BigBaldBeardGuy said:


> 21s? 🤔 I’ve only seen one other guy do those. It was at a bench only meet. He did them as a final set of warmups with 405 pounds. He went on to bench 550 at that meet.
> 
> So I’m starting to think 21s might be extremely beneficial????


In all seriousness tho I like 21s because your working at every level of the lift. I just make sure I keep them tight and controlled to actually work


----------



## silentlemon1011 (Jul 20, 2022)

Achillesking said:


> No what's demoralizing is I had to drive into Philadelphia to train today 🤮🤮🤮



Philly is depressing.


----------



## Achillesking (Jul 20, 2022)

silentlemon1011 said:


> Philly is depressing.


Literally the fuckin pits man


----------



## silentlemon1011 (Jul 20, 2022)

Achillesking said:


> Literally the fuckin pits man



If i had a choice between living in Philly.
Or staying in my current situation, BUT i have to punch myself in the dick 10 times a day, id choose the dick punching.

Hey, at least its not Chicago


----------



## Achillesking (Jul 20, 2022)

silentlemon1011 said:


> Philly is depressing.


The wife and I flip houses on the side our latest place is in Medford NJ not many gyms around there outside your chain gyms and their DBs don't go heavy. There is a gym in Philly thay have DBs up to 200 so I ventured over


----------



## Yano (Jul 20, 2022)

Achillesking said:


> In all seriousness tho I like 21s because your working at every level of the lift. I just make sure I keep them tight and controlled to actually work


Ok I just had to go look up 21's cus Id never heard of them. This log's paying off for me already. Love learning new shit. 

Couple questions - is this primarily for growth can it be used for strength training  ? 

 When I googled them it seems most posts are articles about using them for bi's can this be used effectively on other areas as well ?


----------



## Achillesking (Jul 20, 2022)

Yano said:


> Ok I just had to go look up 21's cus Id never heard of them. This log's paying off for me already. Love learning new shit.
> 
> Couple questions - is this primarily for growth can it be used for strength training  ?
> 
> When I googled them it seems most posts are articles about using them for bi's can this be used effectively on other areas as well ?


I guess you can use them for shoulder press as well. I don't really see them helping in any other areas. I use them to hit every level of the press and use them more as an auxiliary not sure the science if any behind them honestly just something I like to do


----------



## Butch_C (Jul 20, 2022)

I like doing 21's on shoulders and chest days. I do them at the very end after all the primary work is done. It has been helping me finally develop my front and side delts.


----------



## Achillesking (Jul 20, 2022)

Butch_C said:


> I like doing 21's on shoulders and chest days.
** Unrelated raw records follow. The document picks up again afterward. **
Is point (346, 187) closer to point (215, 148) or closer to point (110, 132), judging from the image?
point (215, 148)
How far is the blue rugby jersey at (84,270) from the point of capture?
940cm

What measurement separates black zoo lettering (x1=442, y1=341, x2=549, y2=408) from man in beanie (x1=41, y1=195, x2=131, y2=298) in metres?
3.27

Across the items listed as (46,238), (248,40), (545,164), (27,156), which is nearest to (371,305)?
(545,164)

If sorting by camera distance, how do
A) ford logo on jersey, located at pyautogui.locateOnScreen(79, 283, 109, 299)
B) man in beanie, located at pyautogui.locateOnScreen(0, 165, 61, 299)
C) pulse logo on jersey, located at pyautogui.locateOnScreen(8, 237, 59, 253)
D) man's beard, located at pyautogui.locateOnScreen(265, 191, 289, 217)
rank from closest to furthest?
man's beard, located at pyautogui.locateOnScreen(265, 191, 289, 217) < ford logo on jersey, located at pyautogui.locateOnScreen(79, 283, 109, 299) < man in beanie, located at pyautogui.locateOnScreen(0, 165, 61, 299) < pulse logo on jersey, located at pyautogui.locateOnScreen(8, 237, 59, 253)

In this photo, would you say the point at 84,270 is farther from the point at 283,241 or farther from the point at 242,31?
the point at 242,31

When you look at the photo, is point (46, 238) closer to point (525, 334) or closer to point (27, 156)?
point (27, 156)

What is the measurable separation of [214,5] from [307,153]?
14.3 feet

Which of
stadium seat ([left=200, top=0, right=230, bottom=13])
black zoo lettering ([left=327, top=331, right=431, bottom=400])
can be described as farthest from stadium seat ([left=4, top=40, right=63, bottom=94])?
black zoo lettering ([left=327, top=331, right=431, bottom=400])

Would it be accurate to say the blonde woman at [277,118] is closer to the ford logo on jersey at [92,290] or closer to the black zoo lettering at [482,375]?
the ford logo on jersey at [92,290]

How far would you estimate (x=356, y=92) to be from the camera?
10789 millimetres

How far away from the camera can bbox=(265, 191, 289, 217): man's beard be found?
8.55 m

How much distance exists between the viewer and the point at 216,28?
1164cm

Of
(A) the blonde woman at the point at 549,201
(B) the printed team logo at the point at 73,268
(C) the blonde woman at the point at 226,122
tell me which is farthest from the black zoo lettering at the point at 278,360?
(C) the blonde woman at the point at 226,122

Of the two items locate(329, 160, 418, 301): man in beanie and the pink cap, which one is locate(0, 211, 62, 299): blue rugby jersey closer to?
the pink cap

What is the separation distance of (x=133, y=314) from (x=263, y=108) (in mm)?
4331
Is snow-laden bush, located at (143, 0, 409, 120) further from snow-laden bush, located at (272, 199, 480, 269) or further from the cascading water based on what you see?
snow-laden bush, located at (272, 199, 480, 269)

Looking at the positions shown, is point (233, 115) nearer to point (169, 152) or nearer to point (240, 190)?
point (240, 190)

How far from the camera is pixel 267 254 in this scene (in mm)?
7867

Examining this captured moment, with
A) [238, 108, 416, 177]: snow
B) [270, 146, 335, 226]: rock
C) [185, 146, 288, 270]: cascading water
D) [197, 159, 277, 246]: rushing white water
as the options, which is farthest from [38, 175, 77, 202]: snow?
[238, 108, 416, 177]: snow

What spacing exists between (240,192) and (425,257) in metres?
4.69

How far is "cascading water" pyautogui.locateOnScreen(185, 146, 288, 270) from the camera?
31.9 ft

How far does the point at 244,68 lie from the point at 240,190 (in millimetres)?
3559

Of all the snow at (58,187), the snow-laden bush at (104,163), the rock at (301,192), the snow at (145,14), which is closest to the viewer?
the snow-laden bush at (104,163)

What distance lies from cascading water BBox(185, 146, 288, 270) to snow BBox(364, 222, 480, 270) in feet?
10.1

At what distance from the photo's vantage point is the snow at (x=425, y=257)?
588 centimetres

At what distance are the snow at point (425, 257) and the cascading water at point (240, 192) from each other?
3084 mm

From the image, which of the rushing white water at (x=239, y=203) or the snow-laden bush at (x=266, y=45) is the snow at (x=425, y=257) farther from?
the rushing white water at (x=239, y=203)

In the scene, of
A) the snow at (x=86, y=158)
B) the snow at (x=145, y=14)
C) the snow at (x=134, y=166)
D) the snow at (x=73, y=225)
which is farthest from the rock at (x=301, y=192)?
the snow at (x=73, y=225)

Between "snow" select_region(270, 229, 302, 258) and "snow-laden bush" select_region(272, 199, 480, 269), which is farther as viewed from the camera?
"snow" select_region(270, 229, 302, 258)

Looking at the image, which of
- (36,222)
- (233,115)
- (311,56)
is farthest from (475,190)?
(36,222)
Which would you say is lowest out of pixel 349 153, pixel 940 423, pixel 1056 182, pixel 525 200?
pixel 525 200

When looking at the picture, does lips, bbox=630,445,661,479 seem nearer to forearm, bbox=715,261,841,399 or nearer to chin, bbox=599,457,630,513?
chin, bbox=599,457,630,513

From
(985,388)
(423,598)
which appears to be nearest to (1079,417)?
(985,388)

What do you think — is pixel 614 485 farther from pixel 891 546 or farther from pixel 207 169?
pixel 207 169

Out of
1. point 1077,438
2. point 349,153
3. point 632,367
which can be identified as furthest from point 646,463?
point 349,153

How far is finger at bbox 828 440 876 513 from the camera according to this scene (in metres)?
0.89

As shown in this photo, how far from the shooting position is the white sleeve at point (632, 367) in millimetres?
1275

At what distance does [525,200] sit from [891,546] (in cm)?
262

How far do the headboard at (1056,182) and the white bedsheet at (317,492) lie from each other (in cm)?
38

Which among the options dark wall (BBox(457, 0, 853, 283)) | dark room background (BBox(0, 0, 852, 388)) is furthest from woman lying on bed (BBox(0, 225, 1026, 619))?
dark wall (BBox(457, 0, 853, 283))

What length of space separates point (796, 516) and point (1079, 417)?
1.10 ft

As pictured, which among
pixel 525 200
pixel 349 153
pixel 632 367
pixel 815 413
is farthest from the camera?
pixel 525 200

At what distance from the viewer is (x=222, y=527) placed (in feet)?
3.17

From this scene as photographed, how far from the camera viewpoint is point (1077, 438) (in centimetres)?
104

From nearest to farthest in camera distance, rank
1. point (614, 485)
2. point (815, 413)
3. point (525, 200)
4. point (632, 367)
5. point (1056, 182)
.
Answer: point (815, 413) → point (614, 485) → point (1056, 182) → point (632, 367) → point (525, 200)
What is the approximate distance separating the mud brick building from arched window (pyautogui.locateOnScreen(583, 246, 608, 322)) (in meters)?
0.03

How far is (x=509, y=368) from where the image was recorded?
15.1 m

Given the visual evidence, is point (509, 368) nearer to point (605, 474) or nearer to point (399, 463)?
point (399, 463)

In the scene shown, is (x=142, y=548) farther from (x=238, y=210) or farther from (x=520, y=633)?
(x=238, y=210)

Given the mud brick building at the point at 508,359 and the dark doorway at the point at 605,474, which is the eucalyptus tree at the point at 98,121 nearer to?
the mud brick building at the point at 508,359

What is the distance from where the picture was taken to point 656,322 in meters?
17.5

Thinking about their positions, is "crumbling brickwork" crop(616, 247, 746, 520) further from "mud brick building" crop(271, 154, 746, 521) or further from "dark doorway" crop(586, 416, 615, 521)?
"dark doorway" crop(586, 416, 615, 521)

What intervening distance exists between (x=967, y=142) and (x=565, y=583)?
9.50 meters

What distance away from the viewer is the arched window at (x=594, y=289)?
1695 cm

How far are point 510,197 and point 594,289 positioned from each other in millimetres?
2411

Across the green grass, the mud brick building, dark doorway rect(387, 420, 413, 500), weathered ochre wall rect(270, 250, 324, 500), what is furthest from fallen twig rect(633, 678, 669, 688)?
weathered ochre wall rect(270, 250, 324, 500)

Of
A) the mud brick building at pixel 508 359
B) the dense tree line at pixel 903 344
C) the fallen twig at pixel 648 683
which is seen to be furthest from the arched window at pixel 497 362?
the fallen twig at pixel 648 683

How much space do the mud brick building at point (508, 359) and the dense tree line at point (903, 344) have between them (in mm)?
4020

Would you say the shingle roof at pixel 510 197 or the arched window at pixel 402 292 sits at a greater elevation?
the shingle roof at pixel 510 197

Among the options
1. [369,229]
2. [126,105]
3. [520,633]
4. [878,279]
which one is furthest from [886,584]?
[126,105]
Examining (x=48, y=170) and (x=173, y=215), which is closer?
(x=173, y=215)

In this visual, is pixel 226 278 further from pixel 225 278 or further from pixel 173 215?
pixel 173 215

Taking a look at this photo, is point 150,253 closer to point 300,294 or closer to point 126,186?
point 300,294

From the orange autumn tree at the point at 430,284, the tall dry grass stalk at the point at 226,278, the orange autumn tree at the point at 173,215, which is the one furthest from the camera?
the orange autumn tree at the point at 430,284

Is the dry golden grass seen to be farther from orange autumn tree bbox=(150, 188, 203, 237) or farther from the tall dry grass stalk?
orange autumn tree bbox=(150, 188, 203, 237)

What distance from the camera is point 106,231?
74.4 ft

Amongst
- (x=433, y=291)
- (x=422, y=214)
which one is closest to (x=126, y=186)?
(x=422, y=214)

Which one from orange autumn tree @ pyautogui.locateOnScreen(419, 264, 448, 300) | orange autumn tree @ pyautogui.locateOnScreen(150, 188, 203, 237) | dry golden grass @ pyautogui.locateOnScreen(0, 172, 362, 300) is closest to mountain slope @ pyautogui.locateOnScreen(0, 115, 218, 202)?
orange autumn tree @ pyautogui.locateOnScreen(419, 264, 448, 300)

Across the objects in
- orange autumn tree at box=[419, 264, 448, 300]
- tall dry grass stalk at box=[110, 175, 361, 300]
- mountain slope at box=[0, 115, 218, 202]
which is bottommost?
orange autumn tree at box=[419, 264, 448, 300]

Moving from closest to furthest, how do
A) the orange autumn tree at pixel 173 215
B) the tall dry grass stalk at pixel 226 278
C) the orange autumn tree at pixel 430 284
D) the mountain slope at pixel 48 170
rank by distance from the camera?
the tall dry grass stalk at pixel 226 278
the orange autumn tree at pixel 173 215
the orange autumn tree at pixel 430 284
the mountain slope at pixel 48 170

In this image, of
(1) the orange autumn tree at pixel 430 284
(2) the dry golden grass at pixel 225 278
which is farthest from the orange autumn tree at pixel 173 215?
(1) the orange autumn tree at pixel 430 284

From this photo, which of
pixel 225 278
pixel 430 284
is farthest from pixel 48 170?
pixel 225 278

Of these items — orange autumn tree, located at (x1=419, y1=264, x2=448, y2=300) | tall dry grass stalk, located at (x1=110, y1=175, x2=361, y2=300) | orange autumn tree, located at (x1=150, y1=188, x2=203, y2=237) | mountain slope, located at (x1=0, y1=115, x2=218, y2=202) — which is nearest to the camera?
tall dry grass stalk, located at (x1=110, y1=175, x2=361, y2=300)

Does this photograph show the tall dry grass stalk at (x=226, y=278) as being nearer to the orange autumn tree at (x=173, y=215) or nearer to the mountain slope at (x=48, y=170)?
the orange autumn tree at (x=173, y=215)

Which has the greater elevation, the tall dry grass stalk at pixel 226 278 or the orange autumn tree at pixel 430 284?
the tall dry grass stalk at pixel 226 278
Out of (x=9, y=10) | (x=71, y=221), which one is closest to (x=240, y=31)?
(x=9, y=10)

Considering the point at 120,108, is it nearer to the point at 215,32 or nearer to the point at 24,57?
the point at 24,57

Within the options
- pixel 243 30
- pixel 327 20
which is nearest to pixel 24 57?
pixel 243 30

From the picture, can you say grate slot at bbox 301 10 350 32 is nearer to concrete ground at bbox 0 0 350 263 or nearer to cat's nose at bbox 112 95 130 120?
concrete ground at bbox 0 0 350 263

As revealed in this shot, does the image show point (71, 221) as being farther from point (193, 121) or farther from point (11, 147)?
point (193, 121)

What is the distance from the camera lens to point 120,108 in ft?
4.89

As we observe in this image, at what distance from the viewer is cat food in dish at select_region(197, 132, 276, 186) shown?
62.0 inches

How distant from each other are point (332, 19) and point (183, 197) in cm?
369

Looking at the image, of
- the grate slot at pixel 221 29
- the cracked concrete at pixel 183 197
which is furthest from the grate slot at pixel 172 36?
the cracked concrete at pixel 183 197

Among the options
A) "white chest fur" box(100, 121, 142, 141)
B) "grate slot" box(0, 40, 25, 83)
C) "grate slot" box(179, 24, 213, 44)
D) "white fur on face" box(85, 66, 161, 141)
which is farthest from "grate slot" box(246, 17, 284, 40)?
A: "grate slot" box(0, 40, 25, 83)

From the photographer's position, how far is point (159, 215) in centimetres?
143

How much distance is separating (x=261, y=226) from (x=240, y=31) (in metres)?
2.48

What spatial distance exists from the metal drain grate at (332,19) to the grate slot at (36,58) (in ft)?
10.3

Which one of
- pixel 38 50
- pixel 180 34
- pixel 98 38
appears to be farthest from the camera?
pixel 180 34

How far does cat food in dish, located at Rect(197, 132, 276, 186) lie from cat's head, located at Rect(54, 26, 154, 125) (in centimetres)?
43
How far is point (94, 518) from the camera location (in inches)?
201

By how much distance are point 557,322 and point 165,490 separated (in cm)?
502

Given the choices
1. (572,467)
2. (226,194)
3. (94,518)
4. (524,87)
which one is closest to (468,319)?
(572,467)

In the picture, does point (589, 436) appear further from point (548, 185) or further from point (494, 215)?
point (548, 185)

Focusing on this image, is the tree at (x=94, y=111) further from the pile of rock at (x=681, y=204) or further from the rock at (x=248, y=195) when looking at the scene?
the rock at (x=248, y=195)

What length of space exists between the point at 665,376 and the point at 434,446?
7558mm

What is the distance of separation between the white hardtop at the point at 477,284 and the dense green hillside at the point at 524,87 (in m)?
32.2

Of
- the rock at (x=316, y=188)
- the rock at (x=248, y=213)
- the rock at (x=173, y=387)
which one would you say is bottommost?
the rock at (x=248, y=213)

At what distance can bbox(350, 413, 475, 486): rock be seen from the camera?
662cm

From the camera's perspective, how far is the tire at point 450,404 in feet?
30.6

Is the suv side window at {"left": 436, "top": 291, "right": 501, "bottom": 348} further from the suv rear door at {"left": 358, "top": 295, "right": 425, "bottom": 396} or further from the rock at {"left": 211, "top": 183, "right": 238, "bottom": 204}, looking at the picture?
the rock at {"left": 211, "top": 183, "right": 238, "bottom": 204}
I do them at the very end after all the primary work is done. It has been helping me finally develop my front and side delts.


Crazy high reps is what finally finished off my shoulders and gave me some really nice round caps


----------



## Butch_C (Jul 20, 2022)

Achillesking said:


> Crazy high reps is what finally finished off my shoulders and gave me some really nice round caps


Yeah, it is weird or maybe normal IDK. My legs, core and back, respond to heavy weight low reps. My arms and delts lower weight higher reps. I am looking to get the nice capped shoulders but struggling.


----------



## Yano (Jul 20, 2022)

Butch_C said:


> Yeah, it is weird or maybe normal IDK. My legs, core and back, respond to heavy weight low reps. My arms and delts lower weight higher reps. I am looking to get the nice capped shoulders but struggling.


I might be stating some thing obvious but its early and im stoned ,, go with it   

I think arms n delts respond to lower weights and higher reps better due to them being much smaller muscle groups ?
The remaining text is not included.